Find Unique Binary String

medium backtracking cantor diagonal

Problem

You are given an array nums of n distinct binary strings, each exactly n characters long. Return any binary string of length n that does not appear in nums. Since there are 2ⁿ possible strings and only n of them are taken, a missing string always exists; if several are missing, any one is accepted.

Inputnums = ["0110","1010","0010","1101"]

Output"1100"

Flipping each diagonal bit (0→1, 0→1, 1→0, 1→0) builds "1100", which differs from nums[i] at position i for every i — so it cannot be in the list.

binary strings (comma-separated, n strings of length n)

def find_different_binary_string(nums):
    n = len(nums)
    ans = []
    for i in range(n):
        bit = nums[i][i]                        # diagonal bit
        ans.append('1' if bit == '0' else '0')  # flip it
    return ''.join(ans)

function findDifferentBinaryString(nums) {
  const n = nums.length;
  let ans = "";
  for (let i = 0; i < n; i++) {
    const bit = nums[i][i];          // diagonal bit
    ans += bit === "0" ? "1" : "0";  // flip it
  }
  return ans;
}

String findDifferentBinaryString(String[] nums) {
    int n = nums.length;
    StringBuilder ans = new StringBuilder();
    for (int i = 0; i < n; i++) {
        char bit = nums[i].charAt(i);       // diagonal bit
        ans.append(bit == '0' ? '1' : '0'); // flip it
    }
    return ans.toString();
}

string findDifferentBinaryString(vector<string>& nums) {
    int n = nums.size();
    string ans;
    for (int i = 0; i < n; i++) {
        char bit = nums[i][i];           // diagonal bit
        ans += (bit == '0') ? '1' : '0'; // flip it
    }
    return ans;
}

Explanation

The obvious route is backtracking: put the n given strings in a hash set, then DFS over binary strings of length n bit by bit and return the first one the set does not contain. Because only n strings are occupied out of 2ⁿ, you are guaranteed to find a miss among the first n + 1 candidates you try, so even that brute force is fast.

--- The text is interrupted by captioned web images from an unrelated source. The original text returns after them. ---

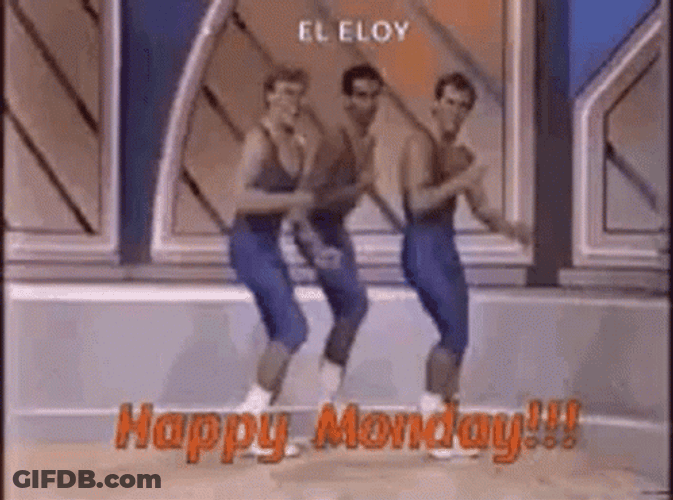 Boys Dancing Crazy Monday GIF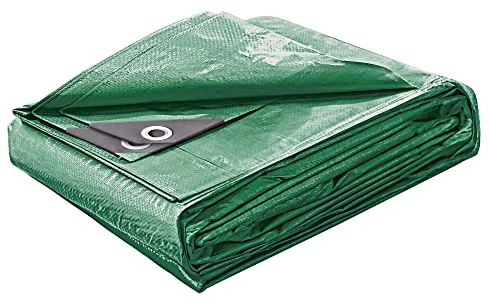 STARPYNG-180g/m² Grün 4mx5m Abdeckplane, Planenabdeckung, Wasserdicht, UV-beständig, witterungsbeständig, Abdeckung von Autos, Booten, Innenhöfen, Camping, Holzplane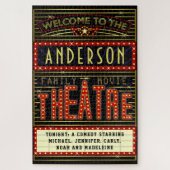 Filmbioscoop thuisbioscoop | Naam 20 x 30 Legpuzzel (Verticaal)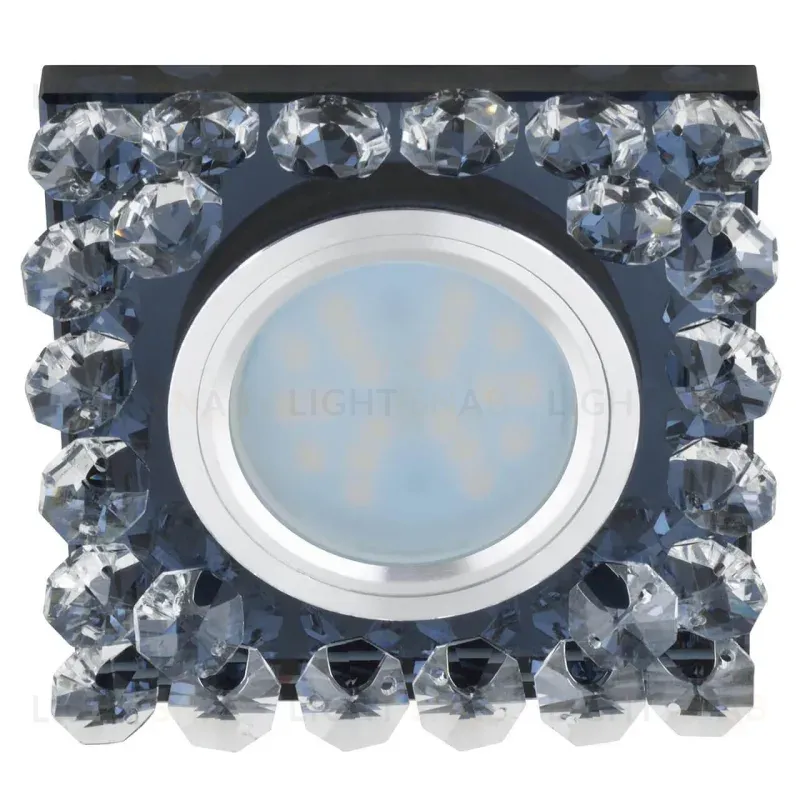 Встраиваемый светильник Fametto Luciole DLS-L131 GU5.3 Chrome/Black DLS-L131 GU5.3 Chrome/Black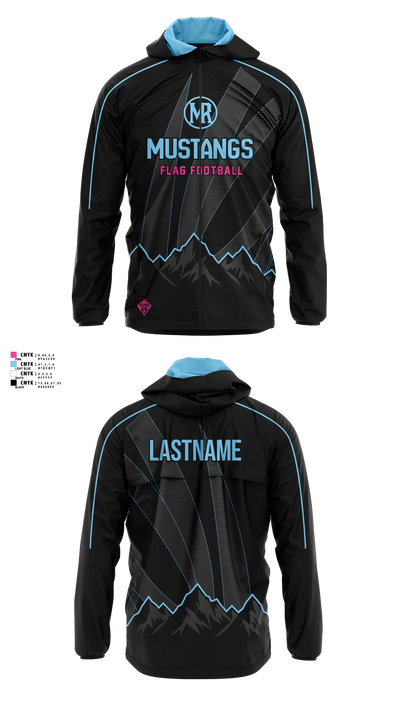 Mountain Range HS Flag Football Windbreaker - 3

But there is a one-pass construction that needs no search at all: Cantor's diagonal argument, the same trick used to prove the real numbers are uncountable. Stack the n strings into an n × n grid of bits and walk down the main diagonal. Build the answer by taking the opposite of each diagonal bit: ans[i] = flip(nums[i][i]).

Why must this answer be missing? Compare ans with any string nums[i]: at position i they disagree by construction, because we deliberately flipped that exact bit. Differing in even one position means the strings are not equal, so ans differs from every row of the grid — a guaranteed miss without ever checking membership.

Walk the default example ["0110","1010","0010","1101"]. The diagonal reads 0, 0, 1, 1 (bit 0 of row 0, bit 1 of row 1, and so on). Flipping each gives 1, 1, 0, 0, so the answer is "1100". It differs from row 0 at bit 0, row 1 at bit 1, row 2 at bit 2, and row 3 at bit 3 — none of the four rows can equal it.

The crucial precondition is that the count of strings equals their length: n rows give us exactly n diagonal positions, one per row, which is just enough to dodge every row once. The construction reads one character per string and appends one character to the answer, so it runs in O(n) time with O(n) space for the output — beating the set-based search, which already pays O(n²) just to hash the inputs.

Time: O(n) Space: O(n)